The data shows that range loss as temperature leaves the Goldilocks Zone of 15-24 C (60-75F), range losses begin to mount. Batteries using the lithium-ion chemistry common in today's electric vehicles are known to lose performance outside of that temperature zone. Some automakers, like General Motors, chose to use thermal management to help counteract these losses. Others, like Nissan, chose to take the losses and allow an overall average to play out. Whatever the choice, it's one of several factors that contribute to sometimes extreme range losses in EVs when temperatures leave the comfort zone.
As temperatures leave the comfort ranges for both li-ion and humans, not only does that affect how much power the battery can supply, but it also changes how the driver demands that power. More and more of it will be required to heat or cool the cabin. This is also reflected in the FleetCarma (makers of MyCarma) data set as more and more range is sucked away to keep passengers in the car comfortable.
It should be noted that this data includes Volts and LEAFs of current vintage (to 2013). Nissan plans to deploy a more tolerant battery chemistry early next year and GM has made improvements to thermal management that may change things as well. Regardless, these are real-world numbers. You can find the full report at FleetCarma.
Chevrolet Volt Range Changes
Using the data set for the Volt trips recorded, we see a maximum range of around 61 miles when temperatures are between 60 and 70 degrees F. When temperatures drop, the curve quickly goes with it, dropping range to a maximum expectation of about 27 when the temperature is about the same (27F). At the highest temperature point, roughly 90F, we see a maximum range expectation of about 49 miles.

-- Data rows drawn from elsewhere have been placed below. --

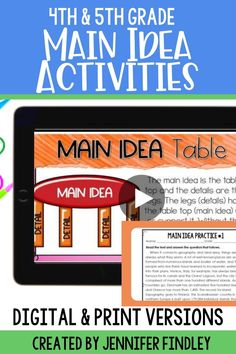 Main idea is always a tricky concept for students to grasp! Distance learning makes it even more challenging. This set of fourth and fifth grade digital main idea activities can make it easier - and more fun! The printable versions are included for in-person teaching.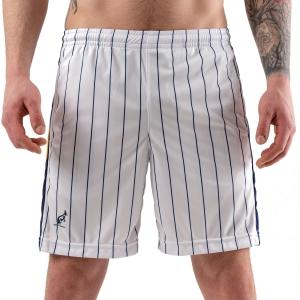 Men's Tennis Shorts Australian Ace Pinstripes 7in Shorts  Bianco/Blu/Arancio 75086002A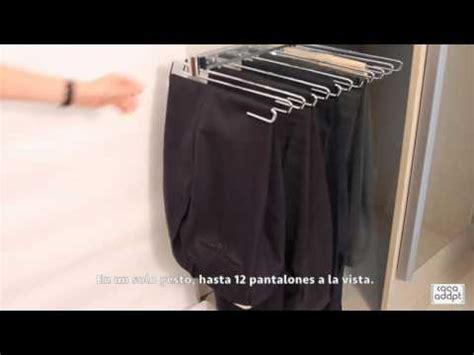 tabla de planchar plegable y extraible eco ahorra espacio pantalonero simple con bandeja doovi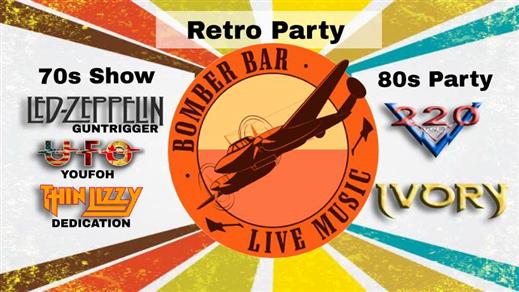 Bild för Bomber Bar Retro Party 70-80s, 2018-09-28, Bomber Bar Motala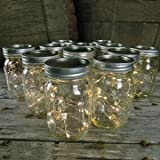 Mason Jar Light - 16 Oz. Pint - Warm White Battery Fairy Lights - Set Of 12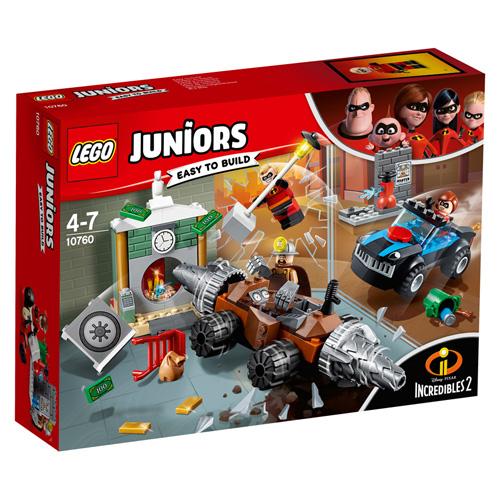 Stavebnice LEGO Juniors Incredibles 2 Bankovní loupež Podkopávače, 149 dílků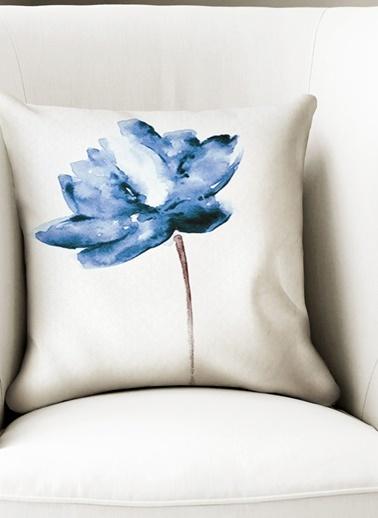 Lyn Home & Decor Mavi Lotus Sag Yastık Kılıfı Renkli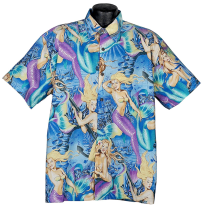 Mermaid Hawaiian Shirt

Minimum ranges are on a less harsh curve, but far lower in expectation with the best being, again at 60-70F at around 43 miles and at worst at 27F with about 19 miles of expectation. At the highest temperature on the chart (90F), we see a 39 mile minimum range expectation.
Nissan LEAF Range Changes
In the LEAF, we see a more sinuous curve since temperature ranges are taken to their fullest. At its apex, the maximum expected range was had in the 70F area at about 122 miles. At the lowest end, maximum expected range was about 61 miles at -15F. A maximum range of about 92 miles at 90F was the other end of the chart.
Minimum ranges were on a similar curve. At the best, the range was about 75 miles at around 70F, at worst about 48 miles at -15F. At 90F, minimum range was not much better than that at only 55 miles.
The average range logged on a Nissan LEAF was 32F at 64 miles and for the Volt it was 32F at 26 miles. The best data point was for the LEAF at 32F with 106 miles of range and for the Volt at 32F it was 38 miles.
The minimum and maximum ranges shown give two ends of the driving spectrum. Most drivers, obviously, fell somewhere in the middle. The minimum range was assuming the driver did nothing to promote longer battery life or lower their need for climate controls. The maximums assumed they did everything possible to do those things. On a daily basis, the numbers show, most drivers do something halfway between, doing some things to help range, but not everything possible every time.
The charts also give an indication of how much the weather as well as the driver can affect the range of their electric vehicle. Even if the driver does everything to the maximum, it's clear that weather will still play a big role in the vehicle's range potential. This is one of the issues with batteries that has been understood since chemical batteries became of use in automotive. We all know that our car starts more sluggishly in extreme cold and has less battery life in extreme heat. This is true of both lithium-ion and lead-acid battery makeup. GM learned this early on with their NiMH batteries in the EV1 as well.
Since few people live in climates that hold optimum temperatures for most of the year, the consideration of battery performance in various temperature ranges is very important for both the manufacturer and the potential buyer of an EV. This valuable data from FleetCarma shows numbers common to the northern half of the northern hemisphere (upper United States and Canada). In time, we may have data from equatorial climes as well as the central part of the hemisphere.